[Opening Document text section]
Is there a bias against creativity? Repost from CNN
- People routinely reject and show bias against creative ideas, Amanda Enayati says
- Poll of CEOs: Creativity is the single most important leadership trait for success
- People reject creativity because of uncertainly — but it’s needed to help us through uncertainty
- Innovator: Build confidence by treating fear of creativity like a phobia of heights or snakes
Editor’s note: CNN contributor Amanda Enayati ponders the theme of seeking serenity: the quest for well-being and life balance in stressful times.
(CNN) — Creativity has taken center stage in recent years, with a slew of books, articles and TED talks extolling the virtues of imagination and exhorting young and old to go out and exercise their creative muscle.
In a 2010 IBM poll of CEOs worldwide, creativity was identified as the single most important leadership trait for success, enabling businesses to rise above an increasingly complex environment.
[Closing Document text section]
[Opening Provided data section]
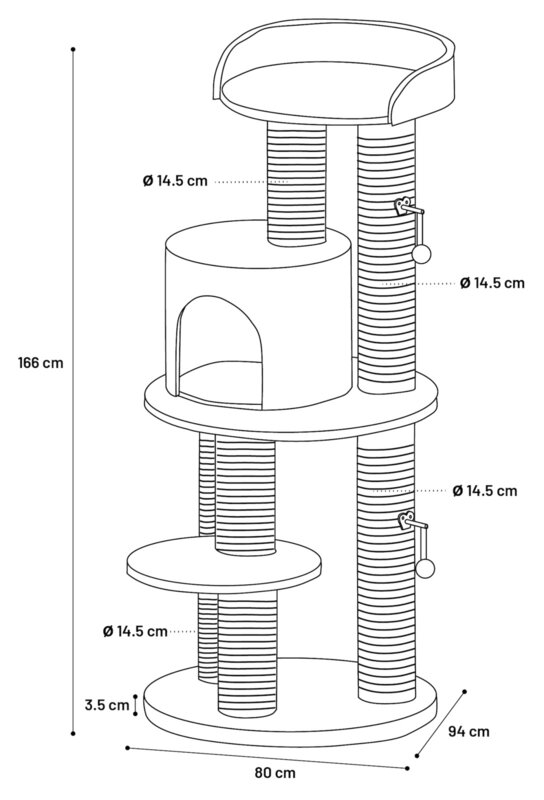 166 cm

Ø 14.5 cm

Ø 14.5 cm

Ø 14.5 cm

Ø 14.5 cm

3.5 cm

94 cm

80 cm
[Closing Provided data section]
§ Questions to answer
1) According to the article on bias against creativity, what trait did a 2010 IBM poll of CEOs worldwide identify as the single most important for leadership success?
2) Condense the paragraph of the creativity article beginning "In a 2010 IBM poll" into one shorter sentence that keeps its main facts.
3) Extend the article on bias against creativity, starting after its final sentence.

§ Your written answers
1) Creativity.

2) CEOs worldwide, polled by IBM in 2010, named creativity the most important leadership trait for success because it lets businesses rise above an increasingly complex environment.

3)
The future belongs to “creators and empathizers, pattern recognizers and meaning makers,” declared author Daniel Pink in the introduction to his best-selling book “A Whole New Mind: Why Right-Brainers Will Rule the Future.”
Creativity also matters to our emotional well-being as we find our way in an uncertain, rapidly shifting world. Imagination underpins our ability to remain resilient during difficult and stressful times since creative people tend to be more tolerant of ambiguity and better able to come back from defeat.
And yet, despite its growing importance, creativity suffers from an odd sort of paradox. According to psychologist and Wharton management professor Jennifer Mueller, research shows that even as people explicitly aspire to creativity and strongly endorse it as a fundamental driving force of positive change, they routinely reject creative ideas and show an implicit bias against them under conditions of uncertainty. Subjects in Mueller’s study also exhibited a failure to see or acknowledge creativity, even when directly presented with it.
It would appear that we suffer from a bias against creativity. But we are in denial about it, possibly because of what it may say about us.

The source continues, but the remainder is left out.